Untuk mengembangkan kepribadian Islam, paling tidak, ada tiga langkah yang harus ditempuh, sebagaimana yang dicontohkan Rasulullah saw., yaitu: (1) Menanamkan akidah Islam kepada seseorang dengan cara yang sesuai dengan kategori akidah tersebut, yaitu sebagai 'aqîdah 'aqliyyah; akidah yang muncul dari proses pemikiran yang mendalam; (2) Menanamkan sikap konsisten dan istiqâmah pada orang yang sudah memiliki akidah Islam agar cara berpikir dan berprilakunya tetap berada di atas pondasi akidah yang diyakininya; (3) Mengembangkan kepribadian Islam yang sudah terbentuk pada seseorang dengan senantiasa mengajaknya untuk bersungguh-sungguh mengisi pemikirannya dengan tsaqâfah islâmiyyah dan mengamalkan ketaatan kepada Allah SWT.

Kedua, menguasai tsaqâfah Islam. Islam telah mewajibkan setiap Muslim untuk menuntut ilmu. Berdasarkan takaran kewajibannya, menurut al-Ghazali, ilmu dibagi dalam dua kategori, yaitu: (1) Ilmu yang termasuk fardhu 'ain (kewajiban individual), artinya wajib dipelajari setiap Muslim, yaitu tsaqâfah Islam yang terdiri dari konsepsi, ide, dan hukum-hukum Islam;

bahasa Arab; sirah Nabi saw., Ulumul Quran, Tahfizh al-

Quran, ulumul hadis, ushul fikih, dan lain-lain; (2) Ilmu yang dikategorikan fadhu kifayah (kewajiban kolektif); biasanya ilmu-ilmu yang mencakup sains dan teknologi serta ilmu terapan-keterampilan, seperti biologi, fisika, kedokteran, pertanian, teknik, dan lain-lain.

Ketiga, menguasai ilmu pengetahuan dan teknologi (IPTEK). Menguasai IPTEK diperlukan agar umat Islam mampu mencapai kemajuan material sehingga dapat menjalankan fungsinya sebagai khalifah Allah di muka bumi dengan baik. Islam menetapkan penguasaan sains sebagai fardlu kifayah, yaitu jika ilmu-ilmu tersebut sangat diperlukan umat, seperti kedokteran, kimi, fisika, industri penerbangan, biologi, teknik, dan lain-lain.

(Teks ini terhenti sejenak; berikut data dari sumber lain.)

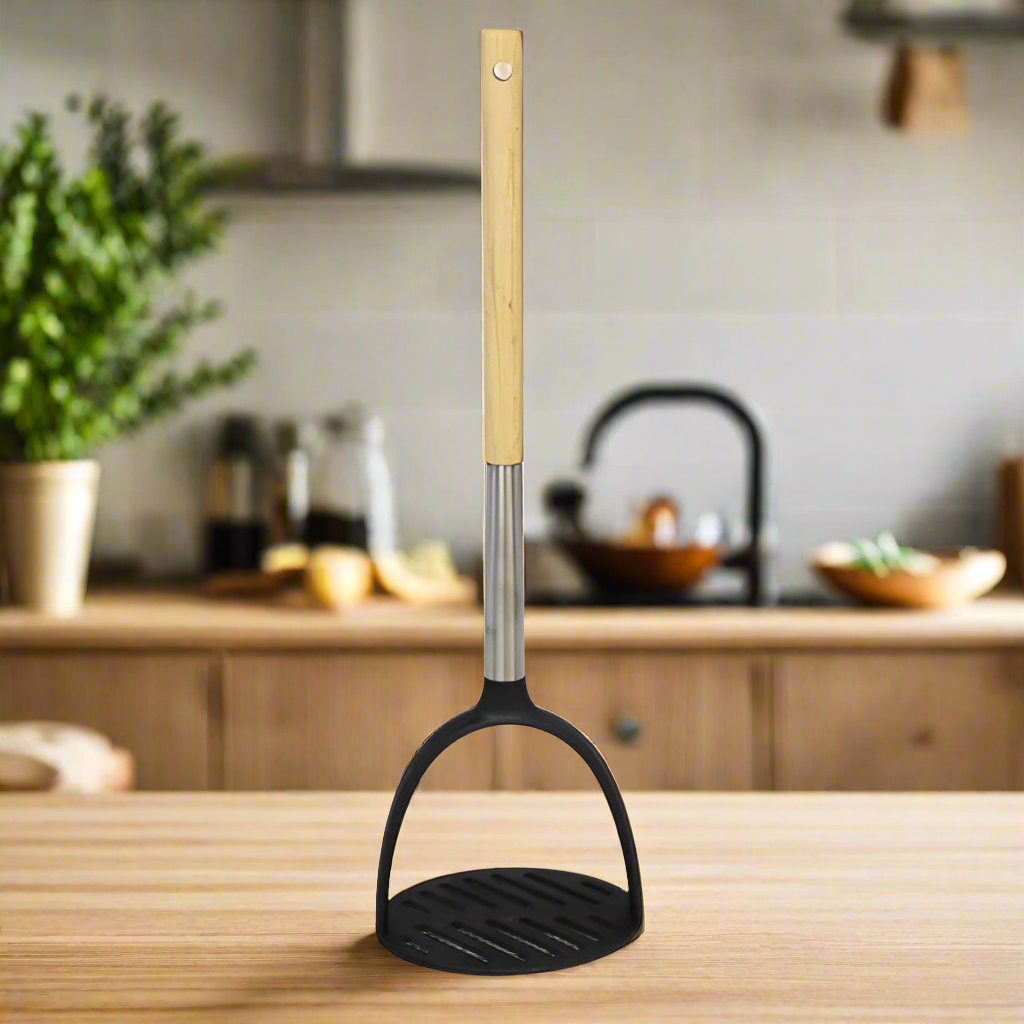 Potato masher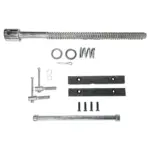 SERVICE KIT 150MM JAWS/STRAP/WORM/HANDLE FOR TCV11150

Keempat, memiliki keterampilan yang memadai.

Penguasaan ilmu-ilmu teknik dan praktis serta latihan-latihan keterampilan dan keahlian merupakan salah satu tujuan pendidikan Islam, yang harus dimiliki umat Islam dalam rangka melaksanakan tugasnya sebagai khalifah Allah SWT.

Sebagaimana penguasaan IPTEK, Islam juga menjadikan penguasaan keterampilan sebagai fardlu kifayah, yaitu jika keterampilan tersebut sangat dibutuhkan umat, seperti rekayasa industri, penerbangan, pertukangan, dan lainnya.

Dengan demikian, tujuan pendidikan Islam diarahkan untuk mengembangkan potensi dan kepribadian total manusia, melalui latihan spiritual, intelektual, rasional diri, perasaan dan kepekaan fisik, sehingga menjadi manusia muslim yang terus berkembang dalam hal keimanan, ketakwaannya kepada Allah SWT serta berakhlak mulia.